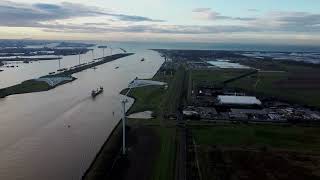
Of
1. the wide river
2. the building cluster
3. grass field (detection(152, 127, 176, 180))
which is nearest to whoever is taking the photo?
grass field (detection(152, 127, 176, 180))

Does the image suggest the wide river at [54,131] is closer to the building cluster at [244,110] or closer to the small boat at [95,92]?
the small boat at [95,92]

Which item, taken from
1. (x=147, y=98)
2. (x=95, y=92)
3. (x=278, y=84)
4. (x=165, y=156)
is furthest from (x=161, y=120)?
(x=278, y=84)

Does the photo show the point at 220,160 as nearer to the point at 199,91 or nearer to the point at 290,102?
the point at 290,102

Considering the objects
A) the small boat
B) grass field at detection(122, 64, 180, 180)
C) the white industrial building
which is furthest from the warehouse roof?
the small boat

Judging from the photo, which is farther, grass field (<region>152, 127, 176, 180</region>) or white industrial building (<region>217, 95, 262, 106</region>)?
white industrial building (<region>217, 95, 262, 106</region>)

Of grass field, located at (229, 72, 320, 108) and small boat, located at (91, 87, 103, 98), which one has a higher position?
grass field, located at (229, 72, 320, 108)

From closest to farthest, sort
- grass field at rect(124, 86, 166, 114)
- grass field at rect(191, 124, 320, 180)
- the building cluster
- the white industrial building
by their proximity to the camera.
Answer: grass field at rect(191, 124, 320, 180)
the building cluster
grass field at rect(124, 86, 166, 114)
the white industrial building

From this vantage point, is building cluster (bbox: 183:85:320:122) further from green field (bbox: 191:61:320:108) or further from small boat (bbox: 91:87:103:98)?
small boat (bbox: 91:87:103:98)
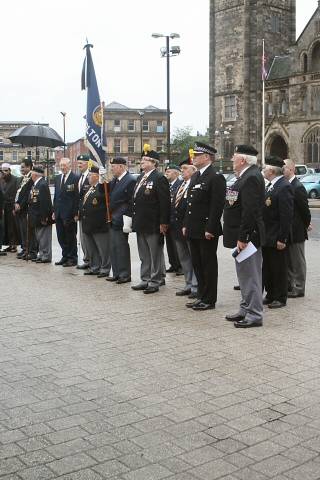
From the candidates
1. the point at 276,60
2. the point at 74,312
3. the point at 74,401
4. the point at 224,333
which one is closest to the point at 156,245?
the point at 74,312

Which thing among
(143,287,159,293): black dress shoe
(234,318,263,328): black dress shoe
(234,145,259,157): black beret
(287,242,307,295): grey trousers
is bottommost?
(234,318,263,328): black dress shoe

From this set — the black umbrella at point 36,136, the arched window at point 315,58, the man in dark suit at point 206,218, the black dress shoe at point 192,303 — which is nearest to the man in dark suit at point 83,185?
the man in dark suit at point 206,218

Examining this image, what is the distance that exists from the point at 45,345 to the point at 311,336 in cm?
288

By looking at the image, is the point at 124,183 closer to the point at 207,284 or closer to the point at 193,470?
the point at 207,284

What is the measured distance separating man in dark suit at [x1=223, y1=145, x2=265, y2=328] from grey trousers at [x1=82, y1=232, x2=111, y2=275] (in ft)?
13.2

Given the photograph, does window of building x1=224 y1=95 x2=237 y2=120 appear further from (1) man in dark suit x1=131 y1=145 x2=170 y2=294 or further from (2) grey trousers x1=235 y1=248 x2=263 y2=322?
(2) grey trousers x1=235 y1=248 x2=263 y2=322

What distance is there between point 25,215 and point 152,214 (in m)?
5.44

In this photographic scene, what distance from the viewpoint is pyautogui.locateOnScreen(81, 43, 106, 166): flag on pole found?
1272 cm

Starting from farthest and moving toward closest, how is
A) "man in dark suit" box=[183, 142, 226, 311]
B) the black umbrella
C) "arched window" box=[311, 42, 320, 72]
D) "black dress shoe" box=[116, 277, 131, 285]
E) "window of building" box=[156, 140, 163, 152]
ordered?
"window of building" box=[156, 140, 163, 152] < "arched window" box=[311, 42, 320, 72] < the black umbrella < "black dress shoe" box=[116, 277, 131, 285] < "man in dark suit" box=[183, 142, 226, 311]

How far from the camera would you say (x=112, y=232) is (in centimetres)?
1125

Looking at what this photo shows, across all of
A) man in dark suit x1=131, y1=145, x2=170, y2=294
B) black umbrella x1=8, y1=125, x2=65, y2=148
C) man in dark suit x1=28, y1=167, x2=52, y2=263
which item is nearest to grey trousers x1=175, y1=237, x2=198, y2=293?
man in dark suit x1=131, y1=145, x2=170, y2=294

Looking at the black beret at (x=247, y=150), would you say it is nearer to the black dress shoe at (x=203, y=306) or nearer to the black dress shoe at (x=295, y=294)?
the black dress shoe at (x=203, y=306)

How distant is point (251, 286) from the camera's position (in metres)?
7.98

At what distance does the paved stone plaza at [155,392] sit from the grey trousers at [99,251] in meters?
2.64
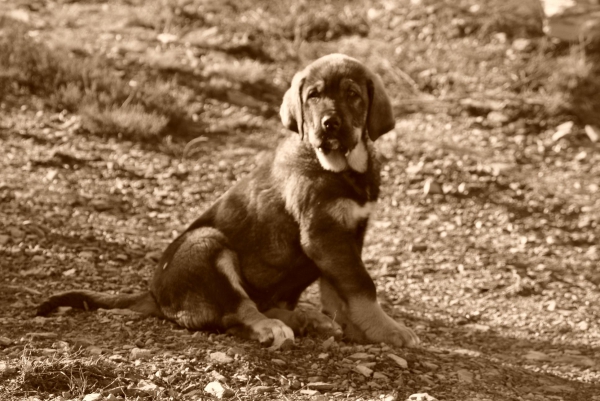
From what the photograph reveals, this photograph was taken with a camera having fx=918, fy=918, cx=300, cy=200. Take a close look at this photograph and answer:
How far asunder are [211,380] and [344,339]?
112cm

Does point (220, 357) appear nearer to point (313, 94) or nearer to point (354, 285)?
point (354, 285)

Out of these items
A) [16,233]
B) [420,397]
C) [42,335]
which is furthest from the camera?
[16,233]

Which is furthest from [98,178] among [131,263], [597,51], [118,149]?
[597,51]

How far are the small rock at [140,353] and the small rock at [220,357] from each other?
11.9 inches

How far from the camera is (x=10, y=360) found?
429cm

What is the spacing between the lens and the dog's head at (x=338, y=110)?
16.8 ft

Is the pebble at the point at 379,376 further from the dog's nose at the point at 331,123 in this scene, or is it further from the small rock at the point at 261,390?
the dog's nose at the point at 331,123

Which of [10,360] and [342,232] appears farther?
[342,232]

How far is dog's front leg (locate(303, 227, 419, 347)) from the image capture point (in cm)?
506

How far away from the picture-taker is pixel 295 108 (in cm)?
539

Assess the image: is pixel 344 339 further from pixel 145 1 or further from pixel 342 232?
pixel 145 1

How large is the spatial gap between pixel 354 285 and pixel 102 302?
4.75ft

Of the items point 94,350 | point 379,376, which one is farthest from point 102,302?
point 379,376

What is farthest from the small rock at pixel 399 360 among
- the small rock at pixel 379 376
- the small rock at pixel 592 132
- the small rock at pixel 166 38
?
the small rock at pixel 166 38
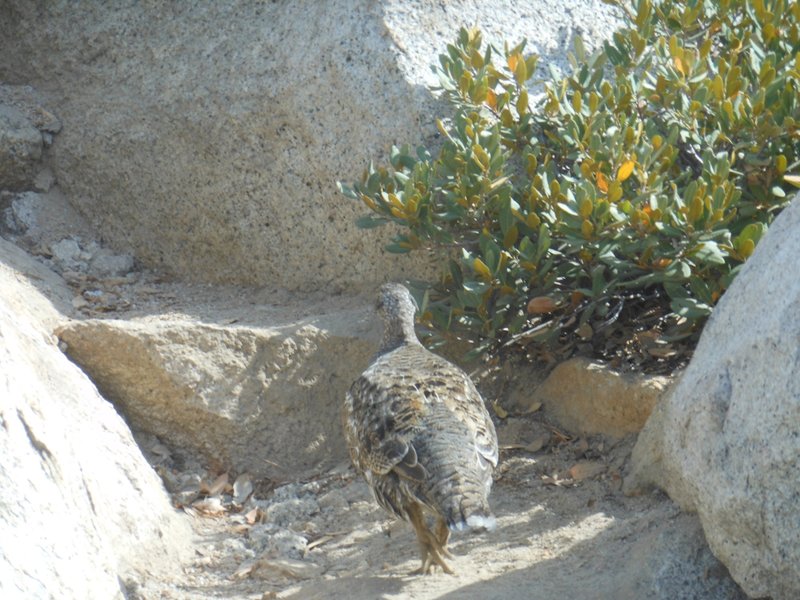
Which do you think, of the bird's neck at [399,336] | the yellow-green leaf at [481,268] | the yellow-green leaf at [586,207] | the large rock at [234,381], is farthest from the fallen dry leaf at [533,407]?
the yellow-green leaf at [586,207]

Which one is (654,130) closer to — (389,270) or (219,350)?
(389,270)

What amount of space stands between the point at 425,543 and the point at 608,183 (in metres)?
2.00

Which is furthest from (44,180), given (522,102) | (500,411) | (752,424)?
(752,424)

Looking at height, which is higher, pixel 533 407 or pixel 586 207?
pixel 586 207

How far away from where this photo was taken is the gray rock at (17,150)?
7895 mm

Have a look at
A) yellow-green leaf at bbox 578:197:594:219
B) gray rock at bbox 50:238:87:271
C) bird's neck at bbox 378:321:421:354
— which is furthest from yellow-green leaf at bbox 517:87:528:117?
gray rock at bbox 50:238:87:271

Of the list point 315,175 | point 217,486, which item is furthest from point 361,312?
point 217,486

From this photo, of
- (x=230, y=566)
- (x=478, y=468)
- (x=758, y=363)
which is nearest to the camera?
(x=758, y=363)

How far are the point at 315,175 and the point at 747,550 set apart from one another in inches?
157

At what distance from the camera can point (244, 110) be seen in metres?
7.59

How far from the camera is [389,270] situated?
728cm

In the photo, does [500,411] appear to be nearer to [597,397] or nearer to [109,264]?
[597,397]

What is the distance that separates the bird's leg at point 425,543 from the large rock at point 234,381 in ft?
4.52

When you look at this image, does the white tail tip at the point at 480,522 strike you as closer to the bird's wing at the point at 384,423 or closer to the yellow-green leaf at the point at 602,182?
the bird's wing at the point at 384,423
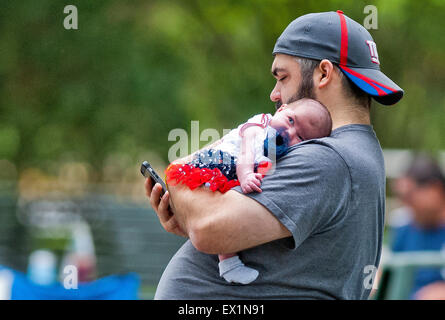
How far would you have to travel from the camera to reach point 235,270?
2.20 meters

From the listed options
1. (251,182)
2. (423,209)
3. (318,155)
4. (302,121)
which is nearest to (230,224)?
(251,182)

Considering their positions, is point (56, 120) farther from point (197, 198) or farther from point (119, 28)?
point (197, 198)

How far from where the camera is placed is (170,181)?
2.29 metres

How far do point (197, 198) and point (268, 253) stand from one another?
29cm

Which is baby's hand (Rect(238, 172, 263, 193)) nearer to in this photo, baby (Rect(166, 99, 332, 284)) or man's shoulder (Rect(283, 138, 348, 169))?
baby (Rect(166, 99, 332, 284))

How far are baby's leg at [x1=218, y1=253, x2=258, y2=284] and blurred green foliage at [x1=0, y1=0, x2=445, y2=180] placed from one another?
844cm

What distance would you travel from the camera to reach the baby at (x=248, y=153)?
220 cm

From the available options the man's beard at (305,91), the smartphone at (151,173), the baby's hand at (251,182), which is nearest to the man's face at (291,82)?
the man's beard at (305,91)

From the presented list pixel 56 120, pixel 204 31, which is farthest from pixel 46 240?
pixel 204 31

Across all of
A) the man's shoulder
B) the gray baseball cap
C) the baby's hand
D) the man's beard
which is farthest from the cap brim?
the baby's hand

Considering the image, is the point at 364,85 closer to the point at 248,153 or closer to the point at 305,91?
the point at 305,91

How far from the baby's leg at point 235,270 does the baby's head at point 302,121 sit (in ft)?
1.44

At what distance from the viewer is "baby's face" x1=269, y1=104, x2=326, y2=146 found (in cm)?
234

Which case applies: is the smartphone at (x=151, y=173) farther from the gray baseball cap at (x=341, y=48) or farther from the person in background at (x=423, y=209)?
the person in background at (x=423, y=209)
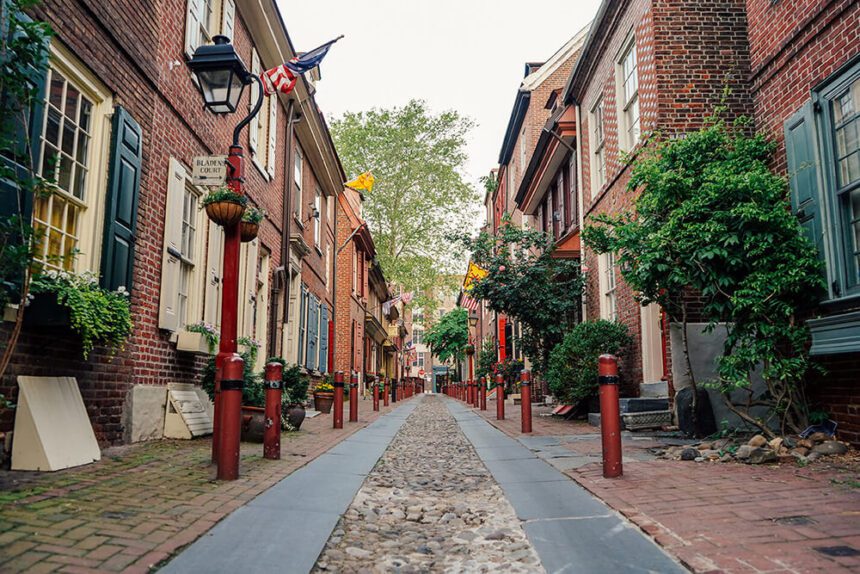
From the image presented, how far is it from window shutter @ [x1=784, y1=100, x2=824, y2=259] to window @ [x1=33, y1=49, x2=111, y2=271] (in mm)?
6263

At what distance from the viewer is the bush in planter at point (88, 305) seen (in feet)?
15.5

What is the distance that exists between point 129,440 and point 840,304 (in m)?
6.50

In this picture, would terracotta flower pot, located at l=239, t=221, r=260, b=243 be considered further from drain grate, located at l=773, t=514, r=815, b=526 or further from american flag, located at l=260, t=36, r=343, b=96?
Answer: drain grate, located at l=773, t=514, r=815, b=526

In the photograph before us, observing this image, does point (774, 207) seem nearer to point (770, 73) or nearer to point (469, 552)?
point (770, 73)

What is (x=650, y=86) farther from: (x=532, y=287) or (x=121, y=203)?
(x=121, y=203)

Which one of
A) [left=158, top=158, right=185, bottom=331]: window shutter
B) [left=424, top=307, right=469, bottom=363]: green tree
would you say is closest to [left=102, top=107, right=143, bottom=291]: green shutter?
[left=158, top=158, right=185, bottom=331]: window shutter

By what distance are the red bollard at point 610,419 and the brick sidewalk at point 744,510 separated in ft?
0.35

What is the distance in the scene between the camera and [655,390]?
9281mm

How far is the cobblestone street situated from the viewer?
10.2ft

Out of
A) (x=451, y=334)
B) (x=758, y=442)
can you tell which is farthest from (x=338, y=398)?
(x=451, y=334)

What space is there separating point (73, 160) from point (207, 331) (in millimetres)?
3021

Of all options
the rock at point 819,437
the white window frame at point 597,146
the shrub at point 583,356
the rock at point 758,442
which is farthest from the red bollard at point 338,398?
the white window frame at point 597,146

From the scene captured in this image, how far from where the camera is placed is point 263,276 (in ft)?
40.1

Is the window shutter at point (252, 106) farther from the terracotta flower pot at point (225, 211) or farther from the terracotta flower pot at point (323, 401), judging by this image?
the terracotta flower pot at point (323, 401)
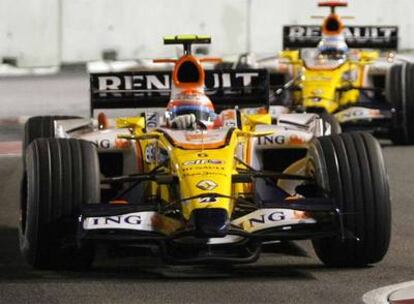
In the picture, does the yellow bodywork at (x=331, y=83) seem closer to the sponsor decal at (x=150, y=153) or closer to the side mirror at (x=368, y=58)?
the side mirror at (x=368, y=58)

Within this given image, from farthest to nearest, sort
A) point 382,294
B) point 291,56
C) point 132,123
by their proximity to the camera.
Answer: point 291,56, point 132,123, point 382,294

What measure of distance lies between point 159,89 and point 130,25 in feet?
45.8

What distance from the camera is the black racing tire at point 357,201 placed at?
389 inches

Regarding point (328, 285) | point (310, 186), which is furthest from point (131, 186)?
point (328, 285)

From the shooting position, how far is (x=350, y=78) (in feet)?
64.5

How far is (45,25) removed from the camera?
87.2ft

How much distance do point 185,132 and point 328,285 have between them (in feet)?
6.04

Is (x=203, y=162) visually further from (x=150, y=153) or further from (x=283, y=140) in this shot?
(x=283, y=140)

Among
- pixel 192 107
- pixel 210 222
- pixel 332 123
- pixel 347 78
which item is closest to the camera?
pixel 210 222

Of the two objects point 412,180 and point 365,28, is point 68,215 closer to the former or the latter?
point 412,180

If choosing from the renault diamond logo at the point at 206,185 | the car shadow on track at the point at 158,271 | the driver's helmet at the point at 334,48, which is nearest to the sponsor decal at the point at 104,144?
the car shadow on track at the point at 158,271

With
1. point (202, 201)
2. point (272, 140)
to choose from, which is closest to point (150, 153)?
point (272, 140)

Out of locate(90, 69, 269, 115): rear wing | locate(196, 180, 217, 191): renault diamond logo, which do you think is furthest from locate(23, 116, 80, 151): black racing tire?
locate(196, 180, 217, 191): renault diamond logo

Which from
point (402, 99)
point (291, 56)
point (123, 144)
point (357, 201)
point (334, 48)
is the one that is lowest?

════════════════

PROBLEM DESCRIPTION: Lay out as a numbered list the lines running from the line that contains "From this photo, of" up to and including the line that contains "2.20 meters", omitting blank lines and leaving the pictures out.

WRITTEN RESPONSE:
1. From this photo, of
2. - (x=230, y=566)
3. - (x=478, y=468)
4. - (x=758, y=363)
5. which is nearest to the camera?
6. (x=758, y=363)
7. How far are the point at 315,175 and the point at 747,550 set apart from one another in inches?
8. 157
9. At what distance from the camera can point (244, 110) be seen in metres?
10. 7.59
11. How far from the camera is [389,270] situated?
12. 728cm
13. In the photo, does [500,411] appear to be nearer to [597,397] or nearer to [109,264]?
14. [597,397]
15. What is the distance that separates the bird's leg at point 425,543 from the large rock at point 234,381 in ft?
16. 4.52
17. When you look at this image, does the white tail tip at the point at 480,522 strike you as closer to the bird's wing at the point at 384,423 or closer to the yellow-green leaf at the point at 602,182?
18. the bird's wing at the point at 384,423
19. How far would you have to travel from the camera to reach point 235,270?
20. 2.20 meters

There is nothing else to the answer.